Cafiero further stated that these aspects “pertain to Qatar’s views on Islamist movements such as the Muslim Brotherhood, Iran, and other sensitive issues.”
A ‘difficult dilemma’
Beyond the GCC, social media platforms have been criticised for lacking policies to combat disinformation.
Dr. Elmasry believes that social media and technology companies are currently facing “a difficult dilemma” between being seen as too restrictive and not being strict enough.
“It’s important to note, too, that the technology for identifying and censoring disinformation is not yet as sophisticated or advanced as it needs to be, a reality which causes some types of disinformation to continue to spread unabated and other forms of fair, honest, legitimate speech to be unnecessarily restricted,” he said.
Meanwhile, Goldsmith believes that the companies have failed to act due to their biased policies towards the west and the US, and a lack in Arabic content moderators.

Problems to work on:
A – Translate this sentence from the passage on social media disinformation into Spanish: "Beyond the GCC, social media platforms have been criticised for lacking policies to combat disinformation."
B – Pick up the passage on social media disinformation after its final sentence and write the next few sentences.

Data to examine:
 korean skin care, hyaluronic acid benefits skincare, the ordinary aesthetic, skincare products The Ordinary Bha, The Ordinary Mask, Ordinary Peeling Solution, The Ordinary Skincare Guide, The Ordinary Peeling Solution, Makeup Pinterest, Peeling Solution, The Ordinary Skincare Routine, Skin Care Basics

...

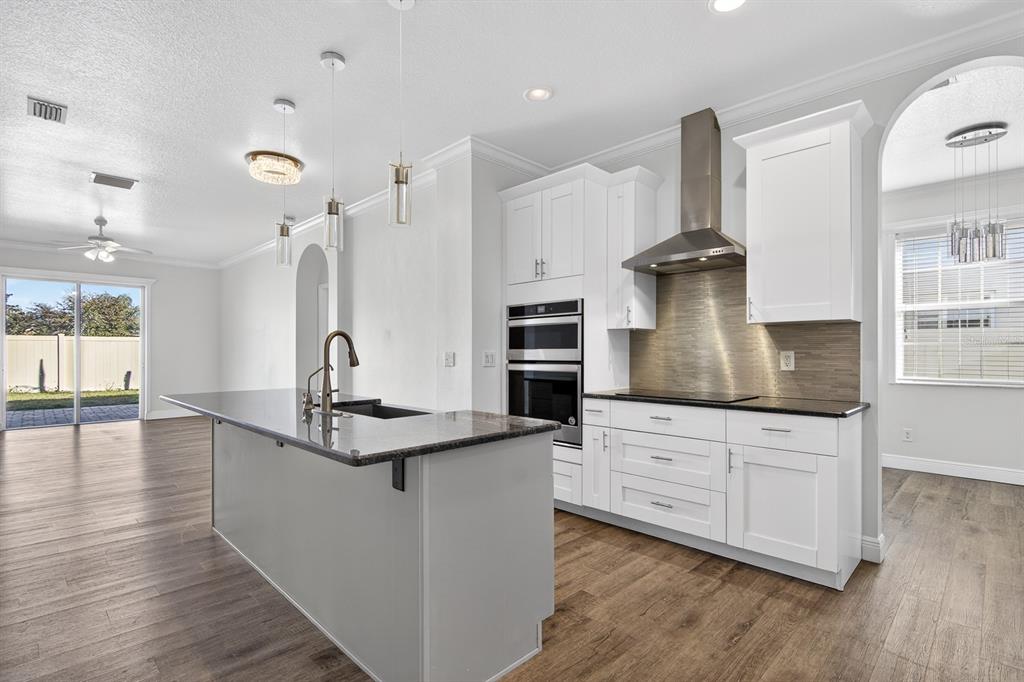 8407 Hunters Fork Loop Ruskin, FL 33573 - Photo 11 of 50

Results for each task:
A – Más allá del CCG, las plataformas de redes sociales han sido criticadas por carecer de políticas para combatir la desinformación.

B –
“Even when there are sufficient Arabic-speaking employees to deal with this content, the policies are not written in a way which favours or understands the sociopolitical dynamics involved in dealing with regions like the Gulf,” explained Goldsmith.
The apparent double-standards in combating misinformation and their bias towards the west has been demonstrated in various instances, most notably with regards to Palestinian media outlets during their coverage of the ongoing Israeli attacks against Palestinians.
The Israeli occupation, a key US ally, was found in many instances involved in the censorship of outlets and accounts pertaining to Palestinian personalities, by directly influencing social media platforms such as Facebook.
“When social media companies do take action, usually it’s done in alliance with the government – websites like Twitter will often remove social media posts if they receive a formal court order, even for countries like Turkey or the UAE,” said Goldsmith.
He added that social media platforms rarely combat fake news websites until investigations expose their campaigns
“I would not expect any sort of action from the platforms on this issue. Even a sternly worded letter written by the foreign ministry of Qatar and addressed to the platforms may not be sufficient to force action,” said Goldsmith.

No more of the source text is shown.